Texte source ▸
● ● ● ● ● ● ●

Dix ans après avoir accueilli ses premiers détenus, la très controversée prison de Guantanamo compte encore 171 hommes, malgré les promesses du Président américain Barack Obama de la fermer.
Emprisonné à tort pendant près de huit ans dans les geôles de Guantanamo, Saber Lahmar, un Algérien de 42 ans, raconte à l’AFP «des années de torture pour rien du tout».
D’abord, il y avait «les médicaments dans la nourriture», pour l’empêcher de dormir, et puis les néons «qui marchent 24 heures sur 24» dans une cellule en métal de 2 x 1,5 m, «la musique des films de sexe à fond» et «les vêtements qu’ils prennent pour 20 jours en laissant le climatiseur très fort». Arrêté en Bosnie un mois après les attentats du 11 septembre 2001, Saber Lahmar a été incarcéré à Guantanamo dès l’ouverture de la prison en janvier 2002.
Les Bosniaques l’avaient livré aux Américains, avec cinq autres Algériens, soupçonnés de fomenter un attentat contre l’ambassade des Etats-Unis à Sarajevo. «Je n’ai rien fait du tout», déclare cet ancien professeur de langue arabe et ex-directeur de la bibliothèque de Sarajevo. «Oublie le monde, la vie civile, oublie tout», lui aurait dit, à son arrivée, un gardien de Guantanamo : «Ici, vous êtes dans le feu américain». Suivent près de huit ans d’une «vie animale», passant de camp en camp, dans «des cages comme des poulets» puis «tout seul» dans des cellules toujours plus étroites et sommaires. Le camp V, «le plus dur», «pour les gens qui ne parlent pas avec les interrogateurs», a des «lois» différentes des autres. Là, il subit un «programme spécial de torture» : il est privé de sommeil, de nourriture pendant plusieurs jours d’affilée et soumis au bruit constant d’un moteur installé derrière la porte que les gardiens «enlèvent quand la Croix Rouge vient». «Tu ne marches pas, tu ne bouges pas, tu ne parles pas, c’est défendu», lui assène-t-on. Il y a aussi «l’électricité dans les jambes», la bouteille de gaz que le gardien ouvre «pendant quinze secondes et que tu respires chaque jour toutes les 20 minutes pendant des mois». Il peut sortir une fois tous les quinze jours à l’air libre dans des cages de 3 x 3 mètres mais «plusieurs fois» il refuse de sortir dans «un petit carré à peine plus grand que la cellule». «Je leur ai dit: vous ne cherchez pas la vérité, vous cherchez autre chose», raconte-t-il.

● ● ● ● ● ● ●

Données fournies ▸
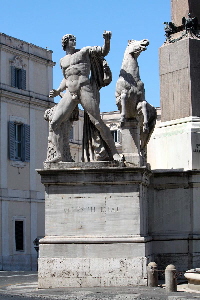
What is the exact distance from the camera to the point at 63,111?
1453cm

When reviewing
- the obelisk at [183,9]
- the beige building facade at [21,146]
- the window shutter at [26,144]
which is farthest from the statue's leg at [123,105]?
the window shutter at [26,144]

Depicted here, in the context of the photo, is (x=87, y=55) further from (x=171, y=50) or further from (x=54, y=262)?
(x=54, y=262)

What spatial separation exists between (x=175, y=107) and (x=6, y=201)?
22794mm

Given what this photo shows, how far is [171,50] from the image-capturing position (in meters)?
16.2

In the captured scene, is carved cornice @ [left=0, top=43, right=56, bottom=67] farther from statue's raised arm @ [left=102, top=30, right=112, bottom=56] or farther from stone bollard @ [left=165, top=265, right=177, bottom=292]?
stone bollard @ [left=165, top=265, right=177, bottom=292]

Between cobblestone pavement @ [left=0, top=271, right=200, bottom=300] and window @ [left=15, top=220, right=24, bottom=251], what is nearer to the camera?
cobblestone pavement @ [left=0, top=271, right=200, bottom=300]

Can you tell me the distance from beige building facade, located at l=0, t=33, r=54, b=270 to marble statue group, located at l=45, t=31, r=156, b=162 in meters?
22.2

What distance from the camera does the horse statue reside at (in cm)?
1473

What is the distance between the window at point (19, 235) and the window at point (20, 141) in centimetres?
352

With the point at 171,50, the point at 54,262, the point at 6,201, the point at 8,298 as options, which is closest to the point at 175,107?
the point at 171,50


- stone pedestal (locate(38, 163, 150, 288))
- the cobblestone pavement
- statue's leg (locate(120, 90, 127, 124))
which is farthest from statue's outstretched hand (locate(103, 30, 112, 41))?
the cobblestone pavement

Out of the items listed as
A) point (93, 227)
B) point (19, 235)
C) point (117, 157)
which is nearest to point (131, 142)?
point (117, 157)

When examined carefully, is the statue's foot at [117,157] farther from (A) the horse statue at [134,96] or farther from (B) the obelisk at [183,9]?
(B) the obelisk at [183,9]

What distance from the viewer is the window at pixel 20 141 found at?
3828 centimetres
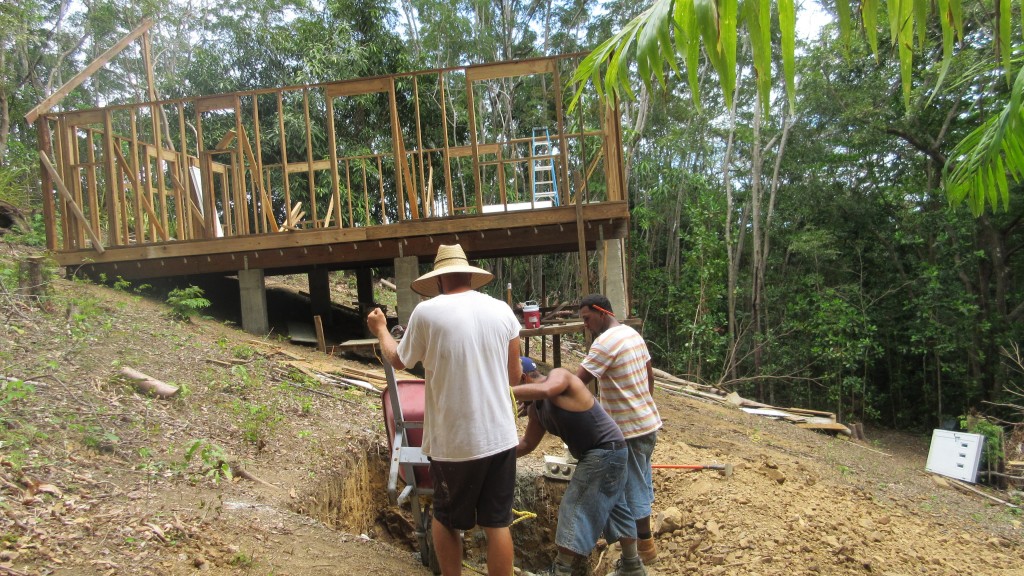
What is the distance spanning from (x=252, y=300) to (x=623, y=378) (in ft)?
26.1

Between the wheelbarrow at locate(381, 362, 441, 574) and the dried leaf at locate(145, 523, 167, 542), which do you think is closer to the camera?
the dried leaf at locate(145, 523, 167, 542)

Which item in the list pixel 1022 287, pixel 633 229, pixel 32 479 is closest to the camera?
pixel 32 479

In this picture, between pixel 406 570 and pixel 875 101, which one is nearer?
pixel 406 570

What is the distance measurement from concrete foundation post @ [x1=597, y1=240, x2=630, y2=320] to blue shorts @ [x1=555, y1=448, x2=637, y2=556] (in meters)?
6.18

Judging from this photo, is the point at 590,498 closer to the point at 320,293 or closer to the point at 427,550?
the point at 427,550

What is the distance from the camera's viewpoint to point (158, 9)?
23.7m

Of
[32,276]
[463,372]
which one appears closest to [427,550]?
[463,372]

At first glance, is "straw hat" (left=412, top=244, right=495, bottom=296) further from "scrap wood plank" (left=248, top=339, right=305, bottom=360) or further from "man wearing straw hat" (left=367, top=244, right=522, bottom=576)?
"scrap wood plank" (left=248, top=339, right=305, bottom=360)

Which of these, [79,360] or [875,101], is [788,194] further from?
[79,360]

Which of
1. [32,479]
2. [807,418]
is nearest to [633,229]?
[807,418]

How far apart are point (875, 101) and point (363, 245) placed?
600 inches

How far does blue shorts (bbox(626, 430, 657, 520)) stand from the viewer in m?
4.19

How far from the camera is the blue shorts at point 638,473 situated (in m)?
4.19

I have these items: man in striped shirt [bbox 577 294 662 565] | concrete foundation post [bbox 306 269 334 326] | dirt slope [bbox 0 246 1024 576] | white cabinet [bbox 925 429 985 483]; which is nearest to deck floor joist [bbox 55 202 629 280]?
concrete foundation post [bbox 306 269 334 326]
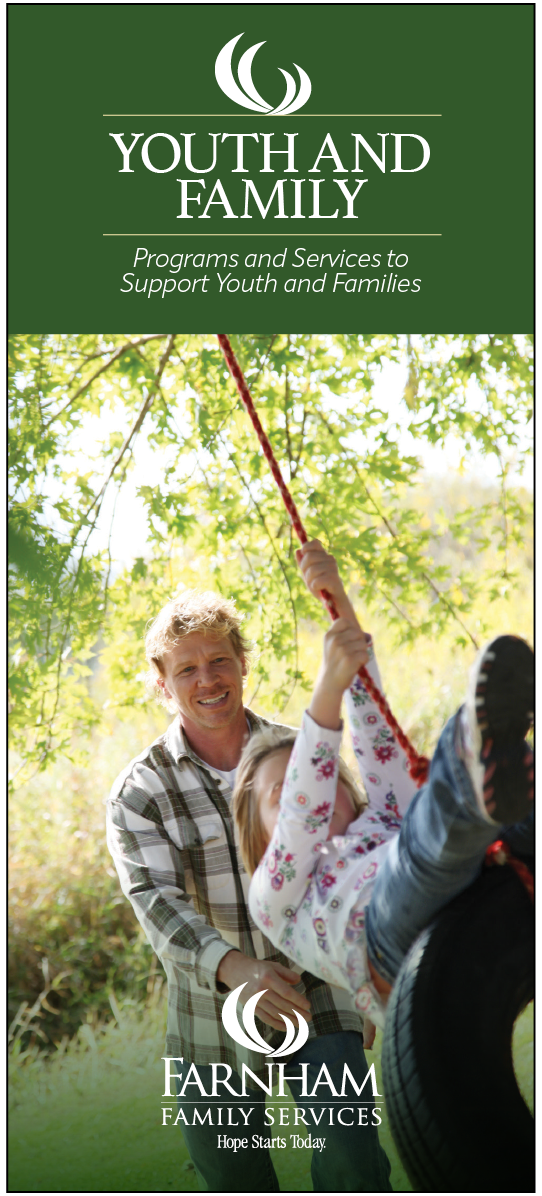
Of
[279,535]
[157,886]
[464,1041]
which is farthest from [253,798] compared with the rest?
[279,535]

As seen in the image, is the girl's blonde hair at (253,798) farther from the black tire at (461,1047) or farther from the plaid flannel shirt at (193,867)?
the black tire at (461,1047)

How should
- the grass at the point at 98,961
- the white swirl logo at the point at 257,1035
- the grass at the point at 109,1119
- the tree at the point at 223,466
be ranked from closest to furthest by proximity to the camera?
the white swirl logo at the point at 257,1035 < the grass at the point at 109,1119 < the tree at the point at 223,466 < the grass at the point at 98,961

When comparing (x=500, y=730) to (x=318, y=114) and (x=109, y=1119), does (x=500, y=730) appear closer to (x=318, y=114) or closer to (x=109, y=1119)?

● ● ● ● ● ● ●

Travail à faire ▸
• A. Dans quel pays Saber Lahmar a-t-il été arrêté, selon le texte sur Guantanamo ?
• B. Extrayez du texte sur Guantanamo le passage qui va de «Emprisonné à tort» jusqu'à «en janvier 2002.» inclus.
• C. Poursuivez le texte sur la détention de Saber Lahmar à Guantanamo à partir de sa dernière phrase.

Réponses aux consignes ▸
• A. En Bosnie.

• B.
Emprisonné à tort pendant près de huit ans dans les geôles de Guantanamo, Saber Lahmar, un Algérien de 42 ans, raconte à l’AFP «des années de torture pour rien du tout».
D’abord, il y avait «les médicaments dans la nourriture», pour l’empêcher de dormir, et puis les néons «qui marchent 24 heures sur 24» dans une cellule en métal de 2 x 1,5 m, «la musique des films de sexe à fond» et «les vêtements qu’ils prennent pour 20 jours en laissant le climatiseur très fort». Arrêté en Bosnie un mois après les attentats du 11 septembre 2001, Saber Lahmar a été incarcéré à Guantanamo dès l’ouverture de la prison en janvier 2002.

• C.
Ses geôliers lui auraient répondu: «On sait que tu n’as rien fait du tout, tu es ici pour donner des informations». Dans le camp «Echo», «c’est isolé, isolé, isolé». «Je n’ai pas vu le soleil pendant un an et demi ». Il vit dans une cellule étroite construite dans un autre espace fermé de 5 x 5 mètres. Ses interrogateurs le forcent à rester assis sur un siège sans dossier 18 heures durant. «Si tu sors, si tu vis dix ans, c’est déjà beaucoup», lui aurait lancé l’un d’eux. Ce père de famille, qui ne connaît toujours pas l’un de ses enfants, finit par être blanchi par un juge américain et libéré près de huit ans plus tard. Il est transféré à Bordeaux en France, où il vit toujours.